[[ Input data, beginning ]]

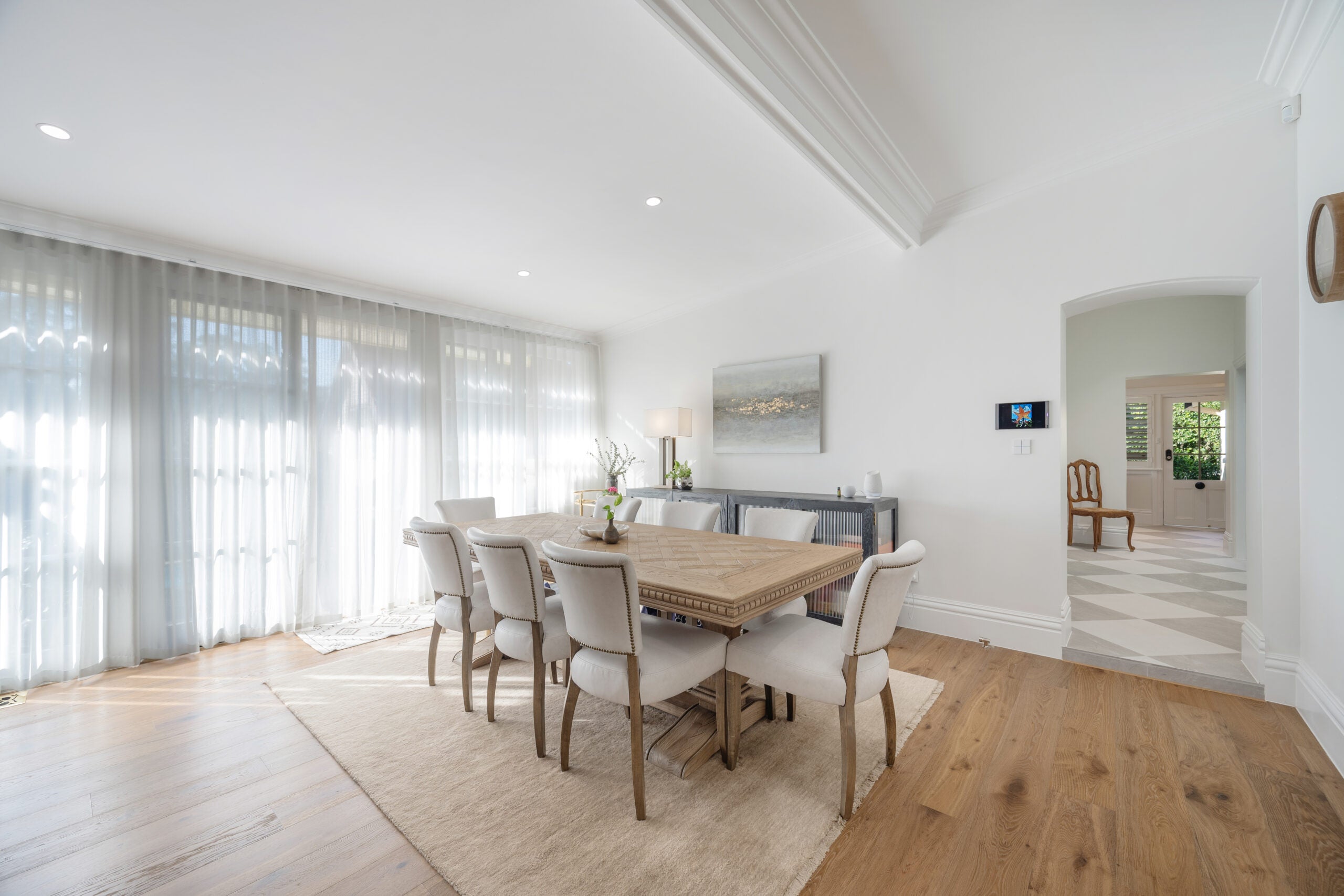 Natural-Grade-Colour_-_Smoked-Brown-Room-1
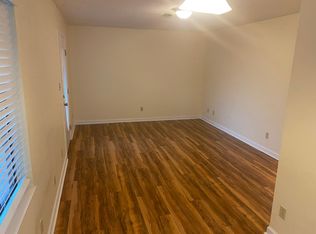 1202 E Hendron Chapel Rd, Knoxville, TN 37920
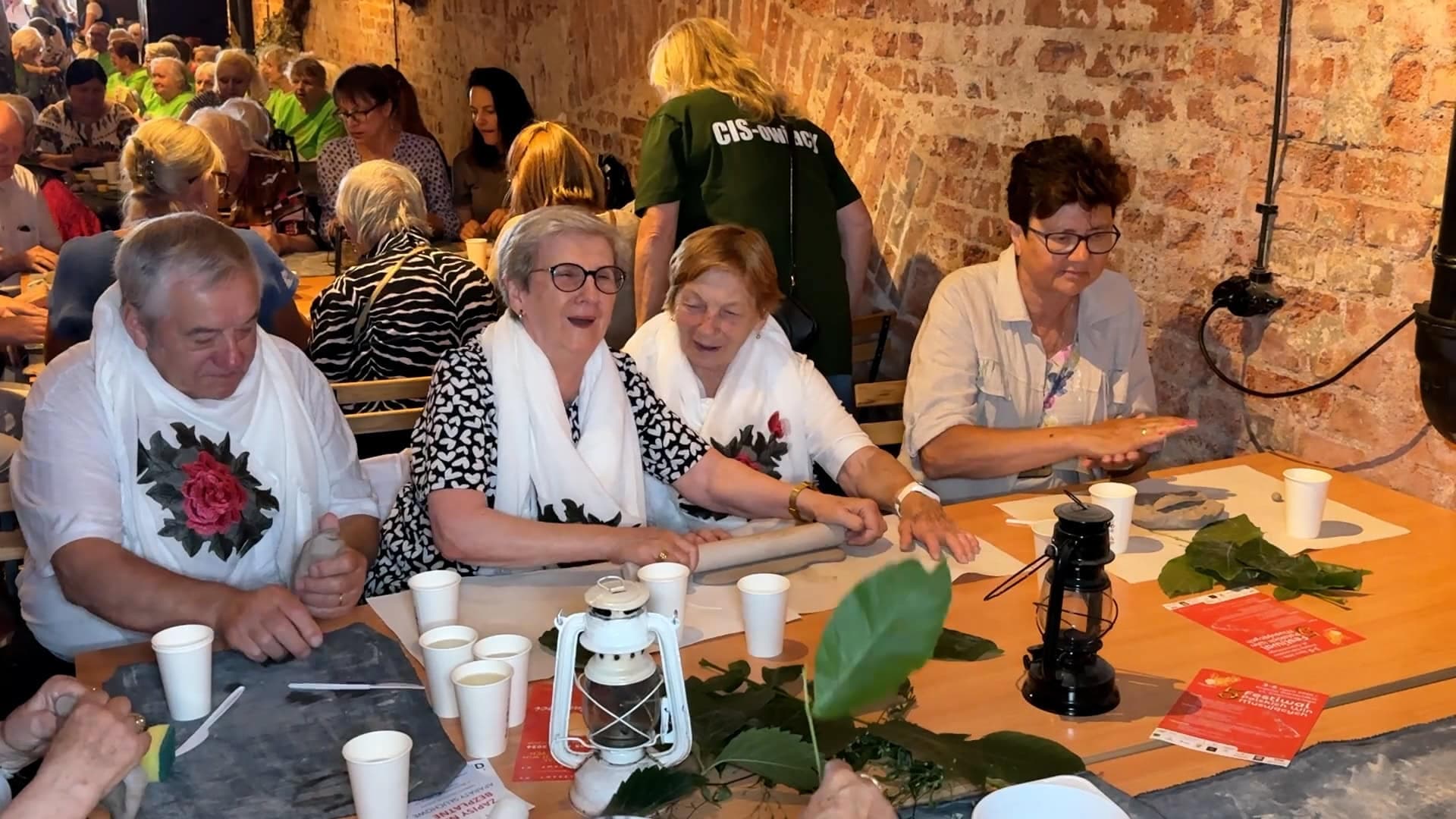 Zielonogórskie Szeptanki ponownie połączyły mieszkańców. Seniorzy: „Po prostu dobrze nam razem” [WIDEO]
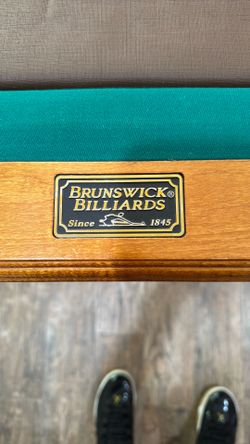 Pool table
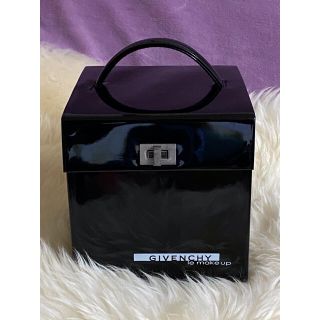 GIVENCHY　ジバンシー　ノベルティメイクボックス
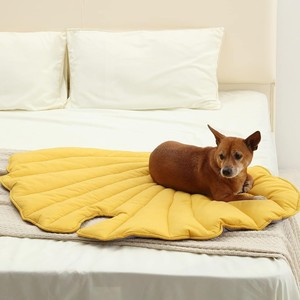 Ginkgo Leaf Dog Mat Polyester Fiber Fill Bolster Shape Pet Seat Cushion For Dog Summer <b>Cooling</b> <b>Pad</b> All Seasons Use - Product Image 4
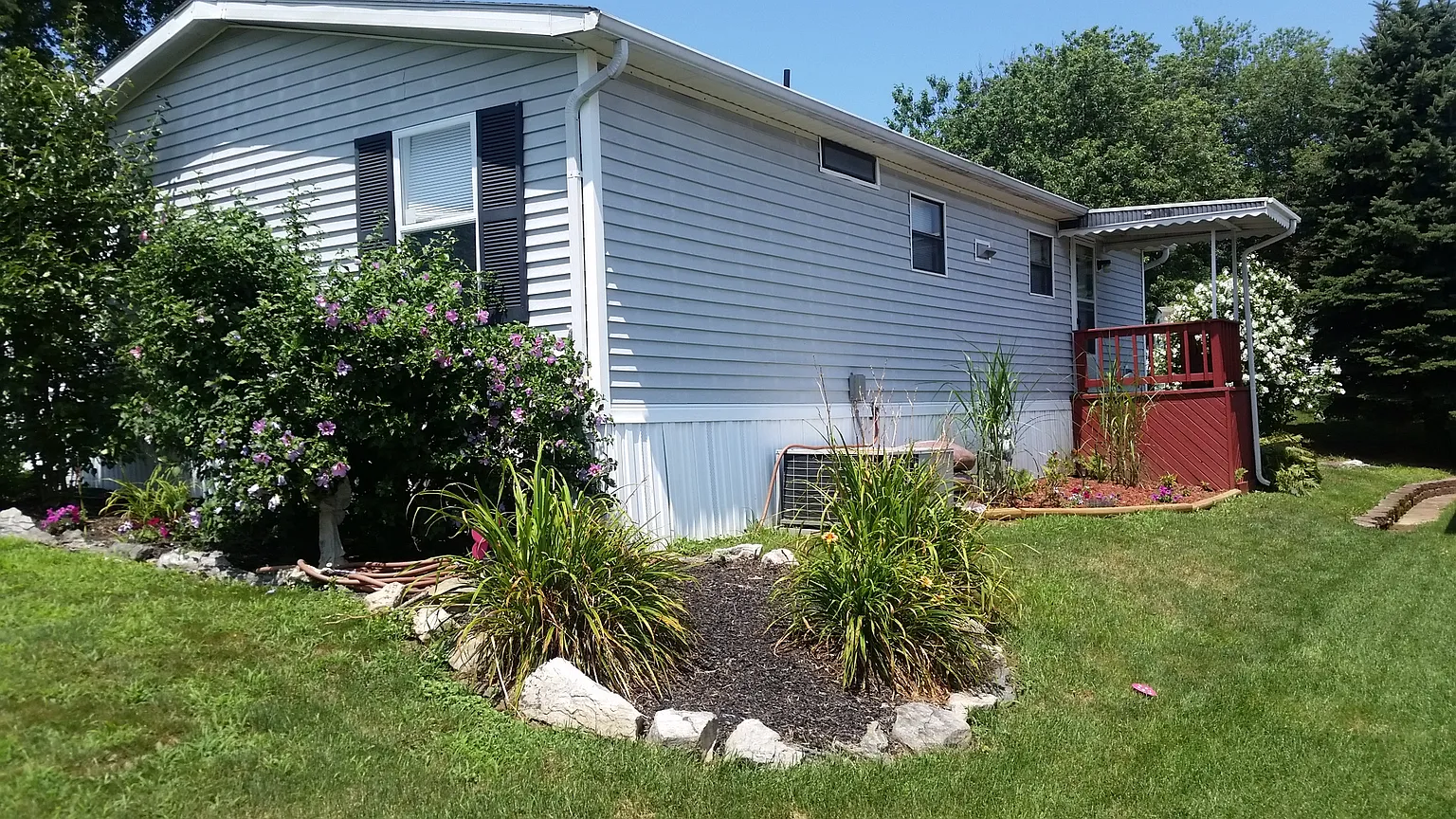 204 Oakfield Ct W photo 1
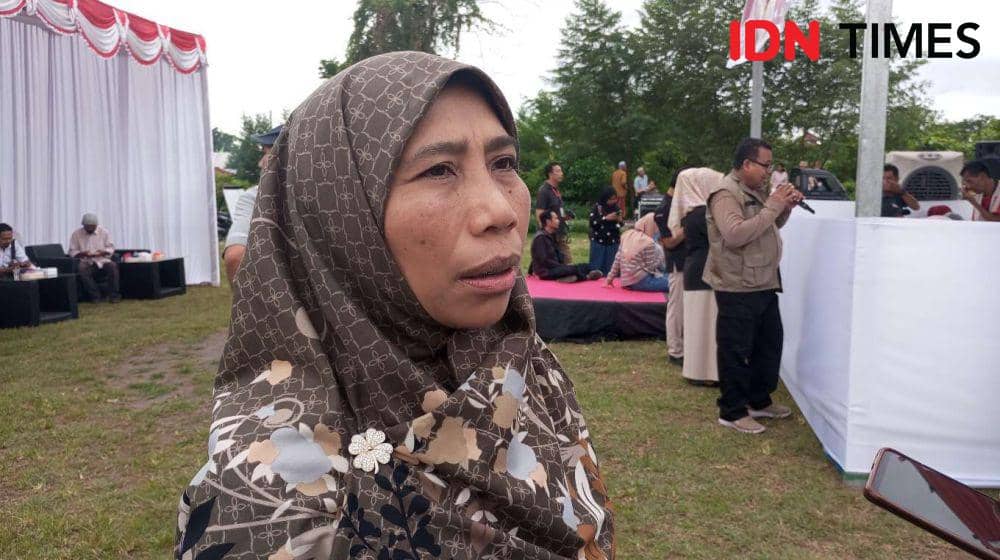 Komisioner KPU NTB Zuriati. (IDN Times/Muhammad Nasir)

[[ Input data, end ]]

[Work to complete]
Take the lines from the first line of the entries through the line with "GIVENCHY　ジバンシー　ノベルティメイクボックス", inclusive, and give them again exactly, minus any pictures.

[Result of this exercise]
 Natural-Grade-Colour_-_Smoked-Brown-Room-1
 1202 E Hendron Chapel Rd, Knoxville, TN 37920
 Zielonogórskie Szeptanki ponownie połączyły mieszkańców. Seniorzy: „Po prostu dobrze nam razem” [WIDEO]
 Pool table
 GIVENCHY　ジバンシー　ノベルティメイクボックス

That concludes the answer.